Pour Alison Bechdel, le test de Bechdel, sur le sexisme au cinéma, n’était à l’origine qu’une « blague »

 Le test Bechdel est l’outil de référence pour mesurer la sous-représentation des personnages féminins dans les récits de fiction.
Le test Bechdel est l’outil de référence pour mesurer la sous-représentation des personnages féminins dans les récits de fiction.

SEXISME - Peut-on avoir un film dans lequel deux femmes parlent d’autre chose que des hommes ? C’est ce que tente d’évaluer le test Bechdel, inventé dans les années 80 par l’autrice de bande dessinée Alison Bechdel. Devenu au fil des années un véritable label féministe, cet outil de mesure sur le sexisme dans l’industrie du cinéma n’était à l’origine qu’« une blague », indique Alison Bechdel dans une interview publiée par The Guardian dimanche 2 juillet. Retour sur l’histoire de cet indicateur.

Nous sommes à New York, où deux jeunes femmes passent devant un cinéma. L’une dit à l’autre :

« Tu veux voir un film et te faire un pop-corn ?

Hum, je sais pas… J’ai une règle, tu vois : je ne regarde que des films qui répondent à trois exigences. Un : qu’il y ait au moins deux femmes ; deux : qu’elles aient droit à un dialogue ; trois : qu’elles parlent d’autre chose qu’un homme.

Plutôt strict, mais l’idée est bonne.

Tu parles ! Le dernier que j’ai pu voir comme ça, c’était Alien… »

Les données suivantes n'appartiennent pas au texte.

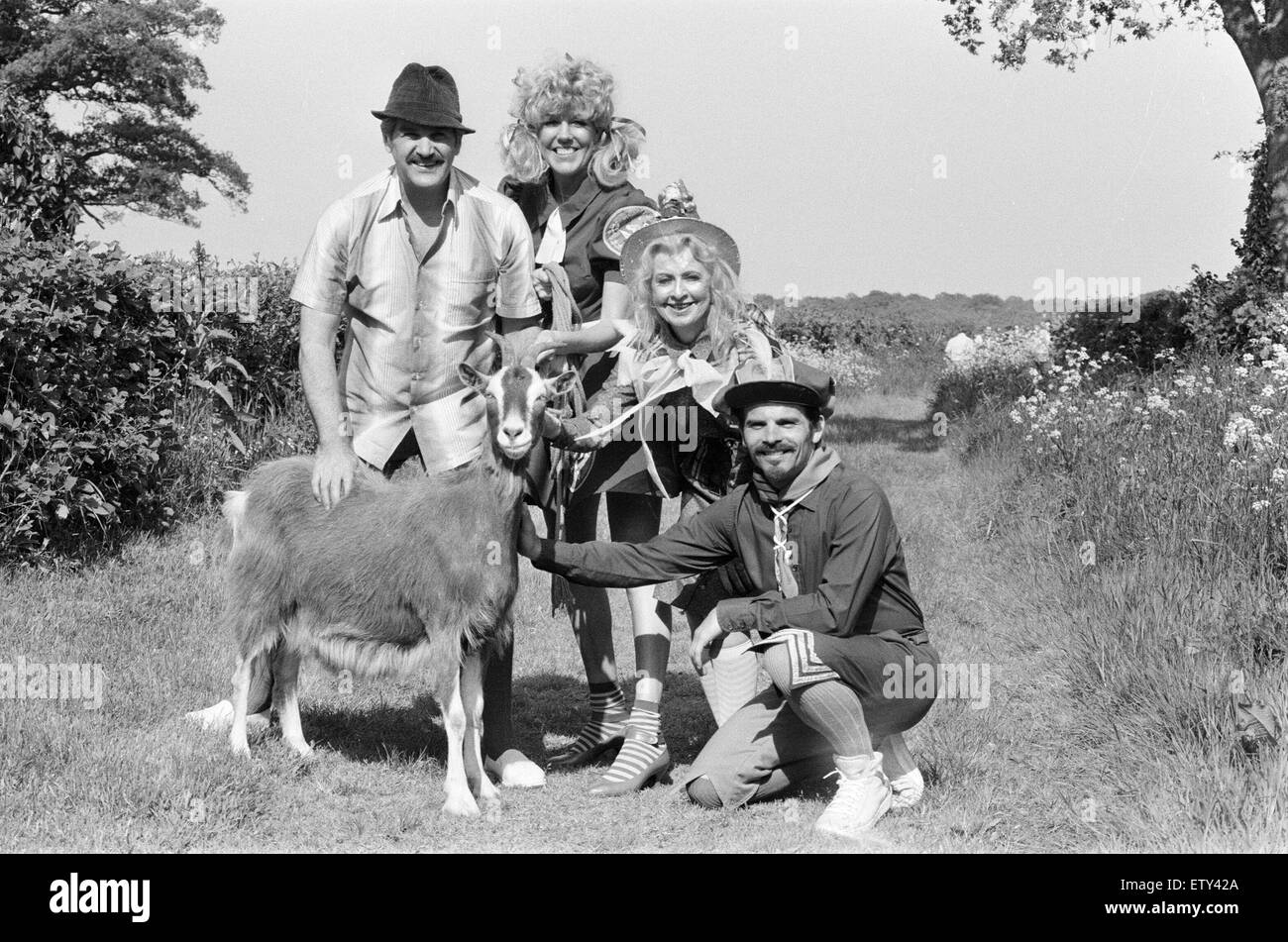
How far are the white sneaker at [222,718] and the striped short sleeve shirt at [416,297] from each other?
5.13 feet

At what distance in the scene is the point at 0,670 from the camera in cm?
615

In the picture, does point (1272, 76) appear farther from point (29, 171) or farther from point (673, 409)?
point (29, 171)

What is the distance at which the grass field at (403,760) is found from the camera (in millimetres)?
4617

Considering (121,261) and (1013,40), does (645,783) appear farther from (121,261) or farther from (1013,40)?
(1013,40)

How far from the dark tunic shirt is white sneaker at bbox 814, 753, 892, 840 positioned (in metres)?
0.40

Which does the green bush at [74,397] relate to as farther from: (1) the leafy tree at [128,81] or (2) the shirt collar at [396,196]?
(1) the leafy tree at [128,81]

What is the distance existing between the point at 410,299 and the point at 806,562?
81.9 inches

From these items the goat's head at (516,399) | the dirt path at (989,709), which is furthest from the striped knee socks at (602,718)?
the goat's head at (516,399)

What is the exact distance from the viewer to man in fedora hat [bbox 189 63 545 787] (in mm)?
5129

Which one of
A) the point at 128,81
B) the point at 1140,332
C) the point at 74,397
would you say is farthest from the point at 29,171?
the point at 128,81

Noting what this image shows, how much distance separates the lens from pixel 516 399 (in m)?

Mesurer la sous représentation des personnages féminins

Cette scène, on la retrouve dans la bande dessinée intitulée La Règle, de la série Gouines à suivre (Dykes to watch out for), publiée en 1985 par Alison Bechdel. Et elle n’était à l’origine qu’une simple blague de BD. « Je n’ai jamais eu l’intention que ça devienne une vraie mesure et c’est difficile d’en parler encore et encore, mais c’est plutôt cool », a déclaré l’autrice au journal britannique.

Mais repris par les féministes sous le nom de « test de Bechdel » (ou « test Bechdel-Wallace », du nom des deux femmes mises en scène dans la BD), cet outil est devenu l’instrument de référence pour mesurer la sous-représentation des personnages féminins dans les récits de fiction. Comme indiqué dans la bande dessinée, pour soumettre un film au test, il suffit de retenir quelques questions : comporte-t-il au moins deux personnages féminins ? Ces deux femmes se parlent-elles et si oui, d’autre chose que d’un homme ?

Toutefois, au fil de son utilisation les critères d’évaluation se sont affinés : les femmes qui dialoguent doivent être de véritables protagonistes de l’histoire (avoir un nom) et leur discussion doit durer plus de 60 secondes.

Des critères qui paraissent simples, et pourtant, bon nombre de films ne parviennent pas à passer le test. Selon la base de données du Bechdel, sur les 9 802 œuvres qu’elle contient, 57,1 % réussissent les trois tests, 10,2 % réussissent deux tests, 21,7 % réussissent un test et 11,1 % ne réussissent aucun test. Mais une étude plus complète dénote toutefois d’une certaine évolution de l’industrie cinématographique, avec de plus en plus de films qui réussissent le test au fil des années.

Détournement du test

À l’occasion de la 76e édition du Festival de Cannes, qui se tenait du 16 au 27 mai 2023, l’association Actrices acteurs de France associés (AAFA) a détourné ce test pour créer un nouvel outil de mesure. Appelé Test du Tunnel des 50, son objectif était cette fois de rendre compte de la représentation des femmes de plus de 50 ans dans le cinéma. Les festivaliers étaient invités à réaliser le test eux-mêmes, en scannant un QR code. Il permettait d’évaluer les 67 films de la cuvée 2023 du Festival de Cannes.

Sur le même principe que le test de Bechdel, ce nouvel outil de mesure repose sur trois critères : y a-t-il une femme de plus de 50 ans ayant un nom ou un prénom dans le film ? Si oui, a-t-elle au moins deux scènes parlées ? Si oui, en dehors de son éventuelle fonction familiale (épouse, mère, grand-mère…), a-t-elle un engagement social ou une activité professionnelle ? Un moyen de prendre conscience de la persistance des stéréotypes sexistes dans l’industrie du cinéma.